In Europe, during the Age of Enlightenment, the media (which was only the print medium at that time) sought to uplift the mental level of the people and change their mindset by propagating ideas of liberty, equality, and fraternity and rational thinking. Voltaire attacked superstitions, Rousseau attacked the feudal system, and Dickens criticized the horrible conditions in jails, schools, orphanages, courts, etc. Should not our media be doing the same?
At one time courageous people like Raja Ram Mohan Roy wrote against sati, child marriage, purdah system, etc. (in his newspaper ‘Miratul Akhbar’ and ‘Sambad Kaumudi’). Nikhil Chakraborty wrote about the horrors of the Bengal Famine of 1943. Munshi Premchand and Sharat Chandra Chattopadhyaya wrote against feudal practices and women’s oppression. Manto wrote about the horrors of Partition.
But what do we see in our media today?
Many T.V. channels show astrology. Astrology is not to be confused with astronomy. While astronomy is a science, astrology is pure superstition and humbug. Even a little common sense can tell us that there is no rational connection between the movements of the stars and planets, and whether a person will die at the age of 50 years or 80 years, or whether he will be a doctor or engineer or lawyer. No doubt most people in our country believe in astrology, but that is because their mental level is very low. The media should try to bring up that level, rather than to descend to it and perpetuate it.

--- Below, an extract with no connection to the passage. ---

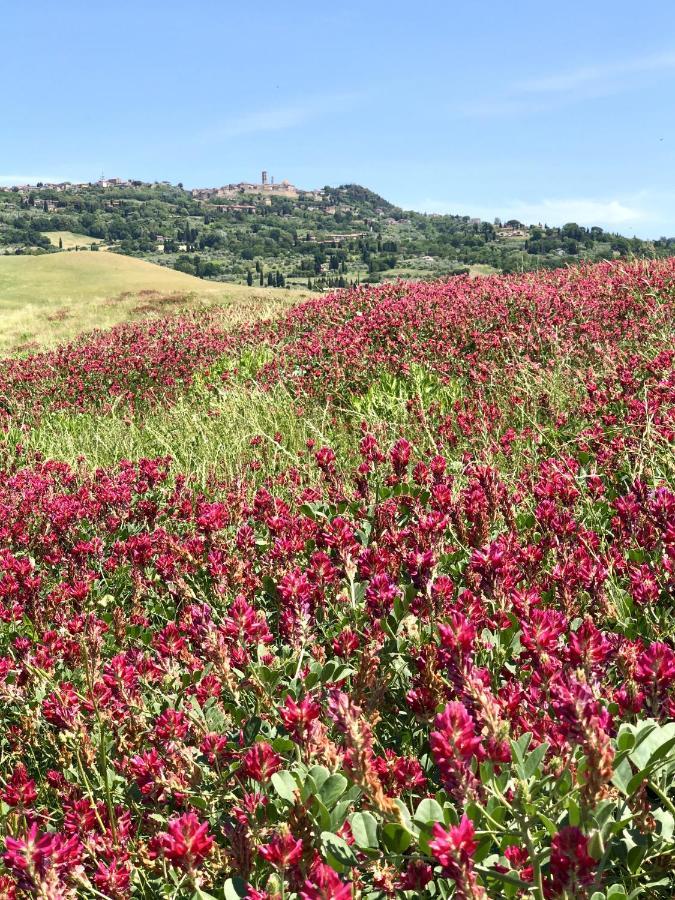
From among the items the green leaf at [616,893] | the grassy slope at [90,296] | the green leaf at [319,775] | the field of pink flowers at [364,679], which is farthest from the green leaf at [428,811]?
the grassy slope at [90,296]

Many channels mention and show the place where a Hindu god was born, where he lived, etc. Is this is not spreading superstitions?
I am not saying that there are no good journalists at all in the media. There are many excellent journalists. P. Sainath is one of them, whose name should be written in letters of gold in the history of Indian journalism. Had it not been for his highlighting of the farmers’ suicides in certain states the story (which was suppressed for several years) may never have been told. There are others too like Ravish Kumar of NDTV ( winner of the Magsaysay award ), Siddhartha Varadarajan, who publishes the portal thewire.in, Karan Thapar, etc. But such good journalists are few and far between. The majority consists of people who do not seem to have the desire to serve the public interest but have shamelessly become sycophants of the rulers.

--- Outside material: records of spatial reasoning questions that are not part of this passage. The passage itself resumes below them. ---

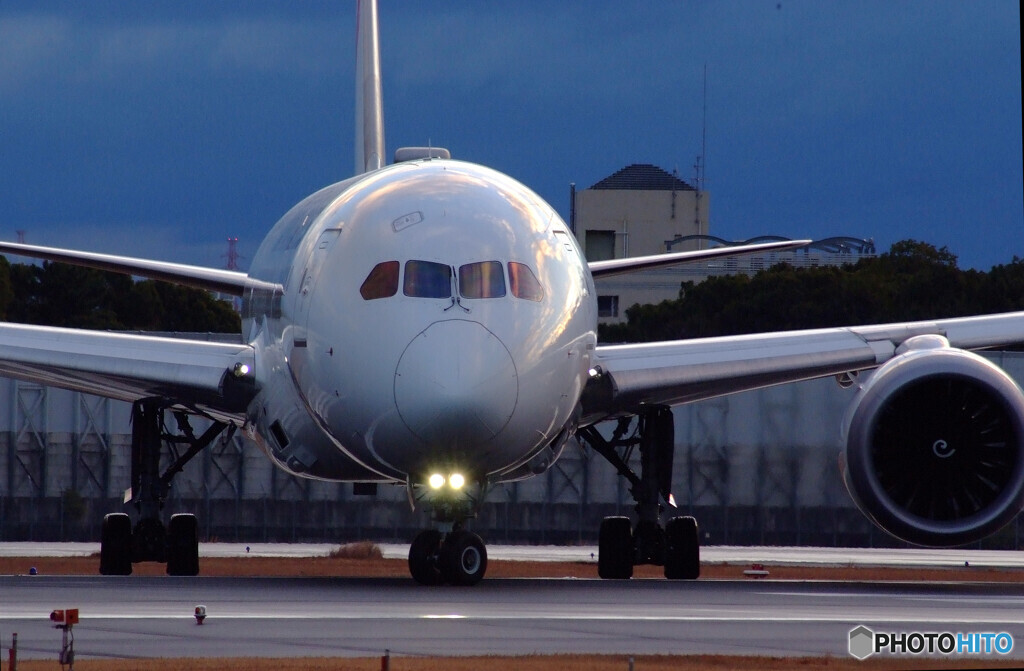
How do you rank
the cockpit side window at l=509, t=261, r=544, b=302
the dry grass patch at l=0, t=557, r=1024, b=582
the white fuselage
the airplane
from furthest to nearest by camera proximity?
the dry grass patch at l=0, t=557, r=1024, b=582, the cockpit side window at l=509, t=261, r=544, b=302, the airplane, the white fuselage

To those who complain of suppression of media freedom, my reply is this: freedom cannot be an end in itself, it can only be a means to an end, and that end must be to secure the people better lives. If media freedom serves that end it deserves to be supported, but not otherwise. Should there be freedom to the media to spread communal or caste hatred? Should it have the freedom to divert the attention of the people from real issues to trivialities and non-issues? Should it have the freedom to spread superstitions? Certainly not.
There is no freedom which is absolute. All freedoms are subject to reasonable restrictions and are also coupled with responsibilities. In a democracy everyone is accountable to the people, and so is the media. The media must serve the people in getting better and decent lives. Unfortunately, the media in our subcontinent is not doing that and is often doing just the contrary. So I cannot lament over its suppression. What was it doing when it was relatively ‘free’?
To sum up: our media must now introspect and develop a sense of responsibility and maturity, and start serving our people.. Until it does that, there is no use complaining of suppression of media freedom.